▶ _Activity_
Among the entries below, only the lines starting at the one with "As Sterling Soars" and ending at the one with "Mr. Brush /", both included, are to be printed exactly.
Data in this exercise below:
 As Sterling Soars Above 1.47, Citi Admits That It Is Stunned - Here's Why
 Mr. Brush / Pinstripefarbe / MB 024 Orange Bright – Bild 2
End of Data in this exercise.
Data in this exercise below:
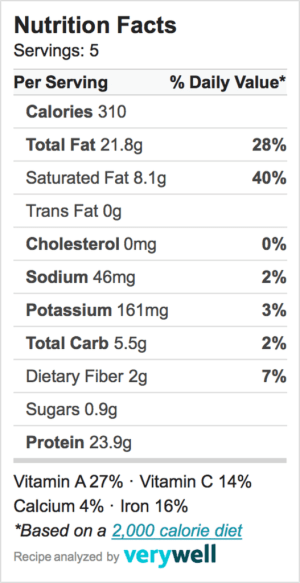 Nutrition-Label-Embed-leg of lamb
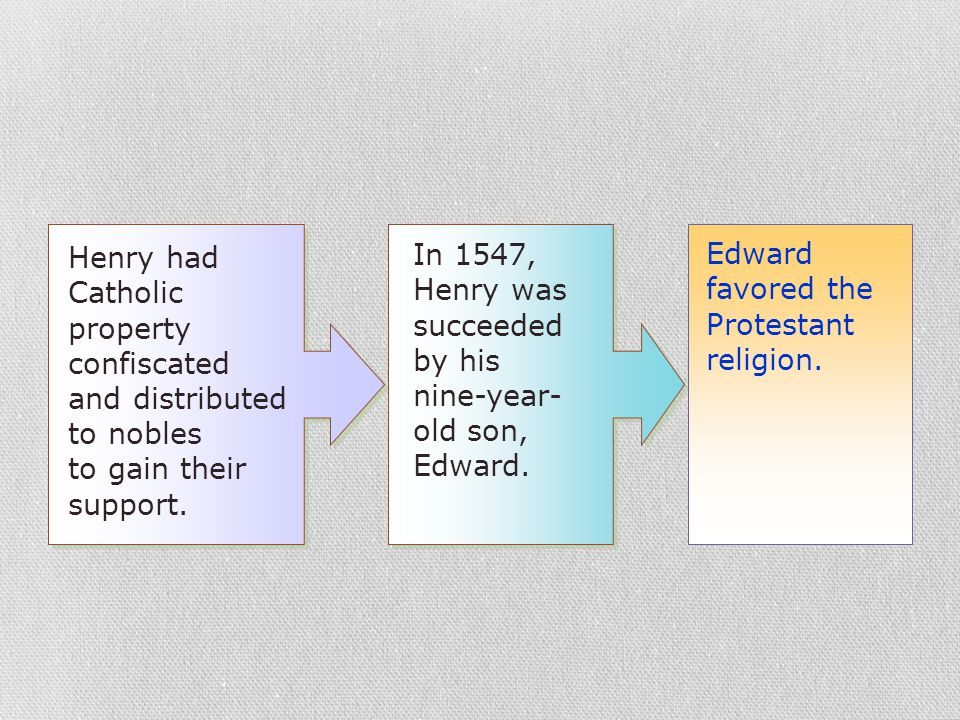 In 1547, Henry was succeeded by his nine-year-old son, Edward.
End of Data in this exercise.
Data in this exercise below:
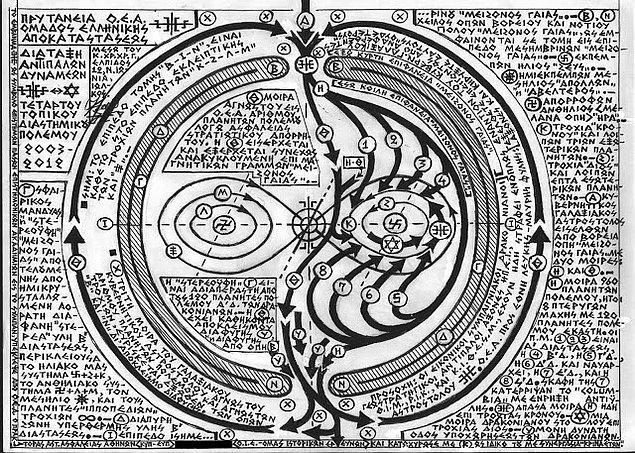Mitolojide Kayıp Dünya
End of Data in this exercise.
▶ _Response to the exercise_
 As Sterling Soars Above 1.47, Citi Admits That It Is Stunned - Here's Why
 Mr. Brush / Pinstripefarbe / MB 024 Orange Bright – Bild 2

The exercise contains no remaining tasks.